** TASK DETAILS **
Copy every record below exactly.

** GIVEN DATA **

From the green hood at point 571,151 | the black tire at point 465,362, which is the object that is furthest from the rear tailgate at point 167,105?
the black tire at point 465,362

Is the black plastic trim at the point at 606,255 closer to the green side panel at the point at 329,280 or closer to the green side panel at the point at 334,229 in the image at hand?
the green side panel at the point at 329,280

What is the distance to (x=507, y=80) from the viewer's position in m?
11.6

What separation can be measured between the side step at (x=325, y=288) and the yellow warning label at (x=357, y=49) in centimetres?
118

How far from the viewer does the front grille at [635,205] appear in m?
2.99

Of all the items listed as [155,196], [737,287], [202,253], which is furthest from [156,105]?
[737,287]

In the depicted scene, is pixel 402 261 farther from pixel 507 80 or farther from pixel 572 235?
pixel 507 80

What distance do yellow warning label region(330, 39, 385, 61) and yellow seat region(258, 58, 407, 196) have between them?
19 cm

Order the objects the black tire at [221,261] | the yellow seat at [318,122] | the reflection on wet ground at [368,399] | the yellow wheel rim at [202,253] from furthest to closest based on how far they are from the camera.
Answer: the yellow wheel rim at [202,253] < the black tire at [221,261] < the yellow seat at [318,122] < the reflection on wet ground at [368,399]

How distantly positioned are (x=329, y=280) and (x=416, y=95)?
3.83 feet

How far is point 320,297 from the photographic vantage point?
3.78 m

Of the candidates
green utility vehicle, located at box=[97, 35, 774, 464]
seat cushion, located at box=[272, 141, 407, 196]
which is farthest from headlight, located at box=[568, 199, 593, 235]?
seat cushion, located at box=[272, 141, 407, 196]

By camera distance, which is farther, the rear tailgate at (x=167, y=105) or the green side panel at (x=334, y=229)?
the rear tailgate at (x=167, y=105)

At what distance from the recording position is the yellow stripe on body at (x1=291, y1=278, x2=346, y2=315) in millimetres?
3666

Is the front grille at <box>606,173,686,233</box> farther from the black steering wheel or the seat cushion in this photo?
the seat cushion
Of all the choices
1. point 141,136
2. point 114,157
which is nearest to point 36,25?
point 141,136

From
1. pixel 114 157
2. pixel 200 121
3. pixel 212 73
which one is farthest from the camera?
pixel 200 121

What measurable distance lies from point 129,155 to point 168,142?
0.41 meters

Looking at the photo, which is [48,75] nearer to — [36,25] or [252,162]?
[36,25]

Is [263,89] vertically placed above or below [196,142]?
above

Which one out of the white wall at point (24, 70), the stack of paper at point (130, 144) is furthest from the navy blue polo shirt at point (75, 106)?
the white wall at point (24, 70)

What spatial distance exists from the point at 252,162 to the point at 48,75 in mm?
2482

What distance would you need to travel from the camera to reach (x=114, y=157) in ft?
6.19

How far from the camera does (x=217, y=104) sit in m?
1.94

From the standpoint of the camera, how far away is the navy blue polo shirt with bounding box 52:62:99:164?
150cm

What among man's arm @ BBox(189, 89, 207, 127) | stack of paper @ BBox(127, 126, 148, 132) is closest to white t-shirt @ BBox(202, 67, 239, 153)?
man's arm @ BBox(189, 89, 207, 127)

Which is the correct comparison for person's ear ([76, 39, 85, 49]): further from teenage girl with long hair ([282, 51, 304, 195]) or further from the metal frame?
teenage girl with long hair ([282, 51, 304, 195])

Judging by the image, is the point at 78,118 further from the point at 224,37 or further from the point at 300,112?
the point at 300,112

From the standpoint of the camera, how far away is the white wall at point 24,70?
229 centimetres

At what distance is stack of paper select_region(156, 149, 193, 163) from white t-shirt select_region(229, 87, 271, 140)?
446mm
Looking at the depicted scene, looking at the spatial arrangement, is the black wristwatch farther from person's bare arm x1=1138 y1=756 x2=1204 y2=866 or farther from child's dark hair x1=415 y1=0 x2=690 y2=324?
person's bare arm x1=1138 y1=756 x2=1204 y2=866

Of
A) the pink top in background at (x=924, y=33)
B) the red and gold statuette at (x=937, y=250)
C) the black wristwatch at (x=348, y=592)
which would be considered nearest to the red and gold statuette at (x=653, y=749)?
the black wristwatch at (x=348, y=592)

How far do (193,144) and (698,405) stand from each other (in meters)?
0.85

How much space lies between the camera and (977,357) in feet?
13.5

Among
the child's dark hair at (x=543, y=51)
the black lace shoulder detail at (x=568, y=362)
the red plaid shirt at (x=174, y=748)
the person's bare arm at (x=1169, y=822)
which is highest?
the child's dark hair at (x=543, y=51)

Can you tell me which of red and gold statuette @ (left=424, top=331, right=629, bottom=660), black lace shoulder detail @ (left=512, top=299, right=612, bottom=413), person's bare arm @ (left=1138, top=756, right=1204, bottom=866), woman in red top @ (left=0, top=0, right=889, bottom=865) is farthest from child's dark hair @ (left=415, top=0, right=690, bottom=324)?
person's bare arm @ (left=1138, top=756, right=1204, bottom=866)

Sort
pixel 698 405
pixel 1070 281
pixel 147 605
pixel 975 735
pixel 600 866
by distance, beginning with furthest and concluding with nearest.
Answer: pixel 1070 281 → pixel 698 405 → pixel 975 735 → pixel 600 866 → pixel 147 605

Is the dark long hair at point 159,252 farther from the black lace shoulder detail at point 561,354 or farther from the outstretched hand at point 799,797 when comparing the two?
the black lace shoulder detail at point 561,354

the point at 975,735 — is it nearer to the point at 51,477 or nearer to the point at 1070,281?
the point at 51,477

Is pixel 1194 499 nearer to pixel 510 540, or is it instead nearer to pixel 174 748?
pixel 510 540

** FULL SOLUTION **
From the green hood at point 571,151 | the black tire at point 465,362, which is the object that is furthest from the rear tailgate at point 167,105?
the black tire at point 465,362

Is the black plastic trim at the point at 606,255 closer to the green side panel at the point at 329,280 or closer to the green side panel at the point at 334,229 in the image at hand?
the green side panel at the point at 329,280

What is the distance to (x=507, y=80) from the viewer's position in m?
11.6

What separation can be measured between the side step at (x=325, y=288) and the yellow warning label at (x=357, y=49) in centimetres?
118

How far from the viewer does the front grille at [635,205] appear in m?
2.99

Of all the items listed as [155,196], [737,287], [202,253], which is furthest from [156,105]?
[737,287]

In the depicted scene, is pixel 402 261 farther from pixel 507 80 or farther from pixel 572 235?
pixel 507 80

What distance do yellow warning label region(330, 39, 385, 61) and yellow seat region(258, 58, 407, 196) have between them?
19 cm

Order the objects the black tire at [221,261] | the yellow seat at [318,122] | the reflection on wet ground at [368,399] | the yellow wheel rim at [202,253] from furthest to closest based on how far they are from the camera.
Answer: the yellow wheel rim at [202,253] < the black tire at [221,261] < the yellow seat at [318,122] < the reflection on wet ground at [368,399]

How distantly positioned are (x=329, y=280) and (x=416, y=95)?
3.83 feet

How far is point 320,297 from the photographic vantage point?
3.78 m

Of the candidates
green utility vehicle, located at box=[97, 35, 774, 464]
seat cushion, located at box=[272, 141, 407, 196]
which is farthest from headlight, located at box=[568, 199, 593, 235]?
seat cushion, located at box=[272, 141, 407, 196]

By camera distance, which is farther, the rear tailgate at (x=167, y=105) or the green side panel at (x=334, y=229)?
the rear tailgate at (x=167, y=105)

At what distance from the recording position is the yellow stripe on body at (x1=291, y1=278, x2=346, y2=315) in millimetres?
3666

Is the front grille at <box>606,173,686,233</box> farther from the black steering wheel or the seat cushion in this photo?
the seat cushion
Of all the choices
1. point 141,136
2. point 114,157
which is nearest to point 36,25?
point 141,136

From
1. pixel 114 157
2. pixel 200 121
3. pixel 212 73
which one is farthest from the camera?
pixel 200 121

What measurable distance lies from point 129,155 to point 168,142?
0.41 meters

Looking at the photo, which is [48,75] nearer to — [36,25] or [252,162]?
[36,25]

Is [263,89] vertically placed above or below [196,142]?
above

Which one out of the white wall at point (24, 70), the stack of paper at point (130, 144) is furthest from the navy blue polo shirt at point (75, 106)?
the white wall at point (24, 70)

What spatial distance exists from the point at 252,162 to the point at 48,75 in mm?
2482

What distance would you need to travel from the camera to reach (x=114, y=157) in ft?
6.19

How far from the camera does (x=217, y=104) sit in m?
1.94

From the standpoint of the camera, how far away is the navy blue polo shirt with bounding box 52:62:99:164?
150cm

What among man's arm @ BBox(189, 89, 207, 127) | stack of paper @ BBox(127, 126, 148, 132) is closest to white t-shirt @ BBox(202, 67, 239, 153)?
man's arm @ BBox(189, 89, 207, 127)

Which is the correct comparison for person's ear ([76, 39, 85, 49]): further from teenage girl with long hair ([282, 51, 304, 195]) or further from the metal frame?
teenage girl with long hair ([282, 51, 304, 195])

Judging by the image, is the point at 78,118 further from the point at 224,37 or further from the point at 300,112?
the point at 300,112

From the standpoint of the camera, how far away is the white wall at point 24,70?
229 centimetres

At what distance is stack of paper select_region(156, 149, 193, 163) from white t-shirt select_region(229, 87, 271, 140)?
446mm
Looking at the depicted scene, looking at the spatial arrangement, is the black wristwatch farther from person's bare arm x1=1138 y1=756 x2=1204 y2=866 or farther from child's dark hair x1=415 y1=0 x2=690 y2=324?
person's bare arm x1=1138 y1=756 x2=1204 y2=866

Of
A) the pink top in background at (x=924, y=33)
B) the red and gold statuette at (x=937, y=250)
C) the black wristwatch at (x=348, y=592)
which would be considered nearest to the red and gold statuette at (x=653, y=749)?
the black wristwatch at (x=348, y=592)

How far do (193,144) and (698,405) stand from each other (in meters)?
0.85

How much space lies between the camera and (977,357) in feet?
13.5

Among
the child's dark hair at (x=543, y=51)
the black lace shoulder detail at (x=568, y=362)
the red plaid shirt at (x=174, y=748)
the person's bare arm at (x=1169, y=822)
which is highest?
the child's dark hair at (x=543, y=51)

Can you tell me which of red and gold statuette @ (left=424, top=331, right=629, bottom=660), black lace shoulder detail @ (left=512, top=299, right=612, bottom=413), person's bare arm @ (left=1138, top=756, right=1204, bottom=866), woman in red top @ (left=0, top=0, right=889, bottom=865) is farthest from child's dark hair @ (left=415, top=0, right=690, bottom=324)?
person's bare arm @ (left=1138, top=756, right=1204, bottom=866)

Sort
pixel 698 405
pixel 1070 281
pixel 147 605
pixel 975 735
pixel 600 866
by distance, beginning with furthest and concluding with nearest.
Answer: pixel 1070 281 → pixel 698 405 → pixel 975 735 → pixel 600 866 → pixel 147 605

Is the dark long hair at point 159,252 farther from the black lace shoulder detail at point 561,354 or farther from the outstretched hand at point 799,797 when comparing the two?
the black lace shoulder detail at point 561,354

the point at 975,735 — is it nearer to the point at 51,477 or nearer to the point at 1070,281?
the point at 51,477

Is pixel 1194 499 nearer to pixel 510 540, or is it instead nearer to pixel 174 748?
pixel 510 540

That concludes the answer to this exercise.